Jeszcze przed końcem odwilży, w sierpniu 1957 r., udało się doprowadzić do odsłonięcia pierwszych pomników upamiętniających powstańców walczących na Czerniakowie i Żoliborzu. Już kilkanaście miesięcy później władze rozpoczęły proces ponownego „wygaszania pamięci” o Armii Krajowej. Na kolejne gesty upamiętniające żołnierzy i dowódców AK trzeba było czekać aż do „karnawału +Solidarności+”.
Zamknięcie „Po prostu”
W październiku 1956 r. „Po prostu” osiągnął nakład 150 tys. egzemplarzy. Był to szczytowy moment popularności tego czasopisma i nadziei wyrażanych przez jego redaktorów i czytelników.
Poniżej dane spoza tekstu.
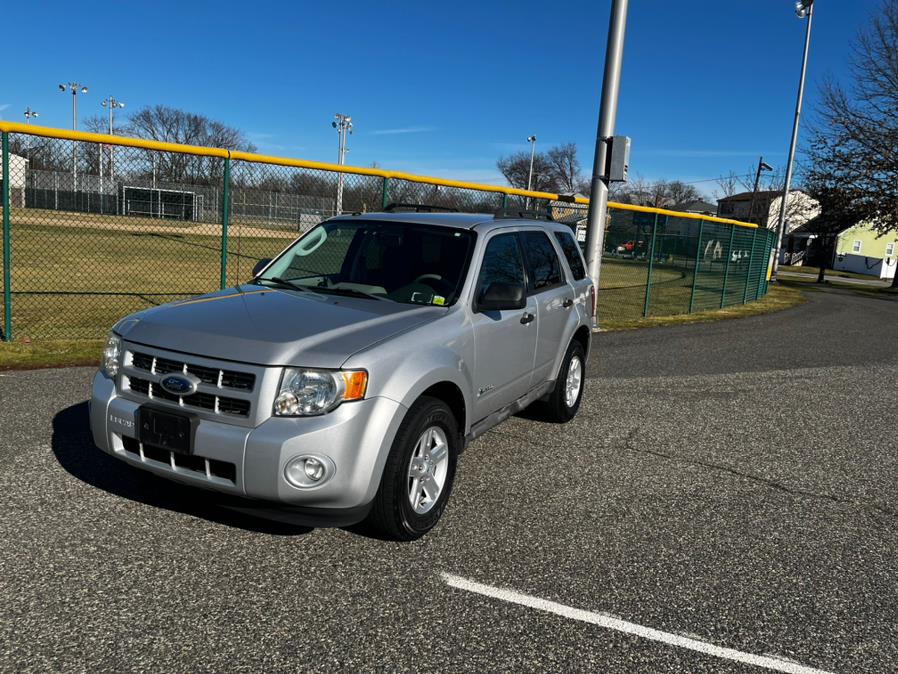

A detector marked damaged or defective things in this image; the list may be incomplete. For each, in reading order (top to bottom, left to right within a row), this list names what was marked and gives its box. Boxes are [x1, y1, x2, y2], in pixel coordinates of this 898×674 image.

pavement crack [620, 426, 896, 520]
Wkrótce potem ich entuzjazm zamienił się w rozczarowanie rządami Władysława Gomułki i prowadzonym przez niego „wygaszaniem” odwilży. 2 października 1957 r. KC PZPR podjął decyzję o zamknięciu tygodnika. W uzasadnieniu opublikowanym na łamach „Trybuny Ludu” pisano: „Sekretariat KC PZPR stwierdza, że zespół +Po prostu+, w tym również członkowie partii w nim pracujący, od wielu miesięcy przeciwdziałał realizacji uchwał podjętych przez naczelne instancje partyjne, zszedł na pozycje jałowych negacji, przedstawiał w fałszywym świetle polityczną i gospodarczą rzeczywistość kraju, szerzył niewiarę w realność budownictwa socjalizmu i w wielu sprawach głosił koncepcje burżuazyjne”. Zamknięcie tytułu wywołało protesty studentów. W Warszawie przez kilka dni dochodziło do starć manifestantów z ZOMO i MO. Aresztowano ponad 530 osób. Jeden z demonstrantów poniósł śmierć. Moment ten jest przez historyków uznawany za symboliczny koniec „polskiego Października”.
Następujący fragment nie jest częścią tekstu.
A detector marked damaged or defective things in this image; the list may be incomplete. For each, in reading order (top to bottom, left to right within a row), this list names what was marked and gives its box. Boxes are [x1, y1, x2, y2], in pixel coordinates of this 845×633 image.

Po latach Jan Olszewski rozważał przyczyny niepowodzenia głębokiej zmiany systemu politycznego i społecznego w 1956 r. W rozmowie z dziennikarką Radia Wolna Europa opublikowanej przez paryską „Kulturę” w trakcie stanu wojennego przyszły premier (ukrywający się wtedy pod pseudonimem Epsilon) podkreślił, że do realnej i trwałej zmiany systemu w 1956 r. zabrakło zorganizowanego i ogólnopolskiego ruchu robotniczego: „Widziałem, jak to się działo. Jak ta władza z dnia na dzień dosłownie przestawała istnieć, jak się nagle rozpadały komitety, znikały urzędy bezpieczeństwa. To wszystko działo się w tempie bardziej przyspieszonym niż w 1980 czy 1981 r. Ale jednak mimo wszystko była między tymi, powiedzmy, kolejnymi erupcjami nastrojów pewna jakościowa różnica. Ona się w moim przekonaniu bierze stąd, że w roku 1980 po raz pierwszy w tej skali jako samodzielna społeczna siła wystąpili robotnicy”.